== Fragmento ==

-------------------------

Y aunque a Mª Luisa Brey le confesó que su fe es “como la de una de esas viejas que están acurrucadas junto al altar rezando”, yo creo que lo dijo por pura envidia de tanta devoción. Con notable confianza en la oración de súplica a Dios, a través de la intercesión de los santos, manifiesta con mucho realismo y cierta ironía galaica que él le reza: “A Santiago, porque es nuestro patrón; san Roque por su juventud, y san Expedito, porque es abogado de las decisiones rápidas, y a mí me cuesta mucho trabajo decidirme”.

Dejo a un lado sus rebeldías de juventud contra tantos estereotipos tradicionales y también religiosos –¿y quién que sea intelectualmente curioso no las ha tenido?–, y subrayo por el contrario su ansia de formación teológica y puesta al día, ya que, como precisa X. Chao Rego, “su fe no fue la fe del carbonero”. Los amigos destacan que como católico sencillo, sincero y hombre de letras dialogaban acerca de las inquietudes de su época y de las preocupaciones y avatares de la iglesia de entonces, que fueron la posguerra, los albores del Vaticano II y el posconcilio. Será Vicente Risco quien le introduzca en la lectura de los grandes teólogos de aquel tiempo –cuyas opiniones acertadas y chirridos intelectuales comentó en largas caminatas con Mons. Argaya, obispo de Mondoñedo–, citando entre otros a Teilhard, H. Küng, R. Guardini, Congar… Seguramente por eso, más tarde, en los doctrinalmente confusos años de la era posconciliar, pedirá también como tantos hicimos entonces, sensatez y serenidad. Cómo agradeció sin rubor la publicación del lúcido libro Teología y sensatez, de F.J. Sheed diciendo: “Permítaseme a un hombre tan humilde como un servidor, confesar su desconfianza ante los teólogos y su sensación, acaso infundada, de que han complicado mucho las cosas de Dios en tiempos pasados (…) y las están complicando en el presente”.

Termino con el testimonio de un gran amigo de Cunqueiro y familia, deán de la catedral de Santiago, quien apunta describiendo la habitación de Álvaro: “Me sorprendió junto a la cabecera y sobre leve repisa una pequeña imagen de la Virgen y en la misma repisa junto a la imagen, un pequeño ejemplar de los Evangelios, edición bolsillo de la BAC, bastante usado”.

Un hombre que bebía habitualmente en la fuente limpia del mensaje de Cristo y dedicó cada noche su última mirada a la Virgen fue en verdad un testigo creyente, un gran creedor como él se definió.

-------------------------

== Sección de datos ==
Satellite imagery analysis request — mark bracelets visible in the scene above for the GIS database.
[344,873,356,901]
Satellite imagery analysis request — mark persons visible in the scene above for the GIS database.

-------------------------

== Tareas a realizar ==
A: ¿Qué libro de F.J. Sheed agradeció Cunqueiro que se publicara, según el fragmento?
B: Transcribe del fragmento el pasaje que va desde "Termino con el" hasta "él se definió.", sin cambiar nada.
C: Di si cada una de estas afirmaciones coincide con el fragmento y cita las palabras que lo deciden: (i) Vicente Risco lo introdujo en la lectura de los grandes teólogos de su tiempo. (ii) El deán vio junto a la cabecera una imagen de Santiago. (iii) Según X. Chao Rego, su fe fue la fe del carbonero.

== Respuestas por orden ==
A: Teología y sensatez.

B:
Termino con el testimonio de un gran amigo de Cunqueiro y familia, deán de la catedral de Santiago, quien apunta describiendo la habitación de Álvaro: “Me sorprendió junto a la cabecera y sobre leve repisa una pequeña imagen de la Virgen y en la misma repisa junto a la imagen, un pequeño ejemplar de los Evangelios, edición bolsillo de la BAC, bastante usado”.

Un hombre que bebía habitualmente en la fuente limpia del mensaje de Cristo y dedicó cada noche su última mirada a la Virgen fue en verdad un testigo creyente, un gran creedor como él se definió.

C:
(i) Sí: "Será Vicente Risco quien le introduzca en la lectura de los grandes teólogos de aquel tiempo".
(ii) No: "una pequeña imagen de la Virgen".
(iii) No: "su fe no fue la fe del carbonero".